Data supplied:
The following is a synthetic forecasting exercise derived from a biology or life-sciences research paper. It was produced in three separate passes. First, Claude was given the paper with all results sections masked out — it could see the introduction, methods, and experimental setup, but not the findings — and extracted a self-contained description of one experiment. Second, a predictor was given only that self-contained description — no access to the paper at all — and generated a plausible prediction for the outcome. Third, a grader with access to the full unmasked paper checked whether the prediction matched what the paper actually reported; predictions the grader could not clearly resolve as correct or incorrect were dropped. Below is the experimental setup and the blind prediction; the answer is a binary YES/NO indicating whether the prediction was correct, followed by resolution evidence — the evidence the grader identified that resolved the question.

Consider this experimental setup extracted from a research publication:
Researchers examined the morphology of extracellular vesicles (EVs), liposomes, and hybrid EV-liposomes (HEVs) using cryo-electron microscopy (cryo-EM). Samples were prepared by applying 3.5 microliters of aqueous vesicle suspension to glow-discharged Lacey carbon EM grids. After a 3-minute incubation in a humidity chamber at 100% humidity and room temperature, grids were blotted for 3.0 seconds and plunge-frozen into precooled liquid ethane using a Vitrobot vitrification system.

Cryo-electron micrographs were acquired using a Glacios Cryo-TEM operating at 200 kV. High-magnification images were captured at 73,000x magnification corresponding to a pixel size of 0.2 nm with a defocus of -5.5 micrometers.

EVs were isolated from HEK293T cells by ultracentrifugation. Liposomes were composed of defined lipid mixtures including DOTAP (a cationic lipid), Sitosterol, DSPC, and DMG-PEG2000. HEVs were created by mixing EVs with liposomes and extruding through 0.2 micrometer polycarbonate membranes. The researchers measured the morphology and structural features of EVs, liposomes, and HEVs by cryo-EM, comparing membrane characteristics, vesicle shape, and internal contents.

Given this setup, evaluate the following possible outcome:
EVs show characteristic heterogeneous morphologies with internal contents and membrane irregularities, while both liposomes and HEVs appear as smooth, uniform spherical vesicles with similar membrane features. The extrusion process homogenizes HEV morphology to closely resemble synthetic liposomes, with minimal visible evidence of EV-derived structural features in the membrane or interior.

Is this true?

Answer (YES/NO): NO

Try it:
Only a verbatim transcription of the lines from the one containing "Cryo-electron micrographs were" through the last line of the records counts as the answer.

Answer:
Cryo-electron micrographs were acquired using a Glacios Cryo-TEM operating at 200 kV. High-magnification images were captured at 73,000x magnification corresponding to a pixel size of 0.2 nm with a defocus of -5.5 micrometers.

EVs were isolated from HEK293T cells by ultracentrifugation. Liposomes were composed of defined lipid mixtures including DOTAP (a cationic lipid), Sitosterol, DSPC, and DMG-PEG2000. HEVs were created by mixing EVs with liposomes and extruding through 0.2 micrometer polycarbonate membranes. The researchers measured the morphology and structural features of EVs, liposomes, and HEVs by cryo-EM, comparing membrane characteristics, vesicle shape, and internal contents.

Given this setup, evaluate the following possible outcome:
EVs show characteristic heterogeneous morphologies with internal contents and membrane irregularities, while both liposomes and HEVs appear as smooth, uniform spherical vesicles with similar membrane features. The extrusion process homogenizes HEV morphology to closely resemble synthetic liposomes, with minimal visible evidence of EV-derived structural features in the membrane or interior.

Is this true?

Answer (YES/NO): NO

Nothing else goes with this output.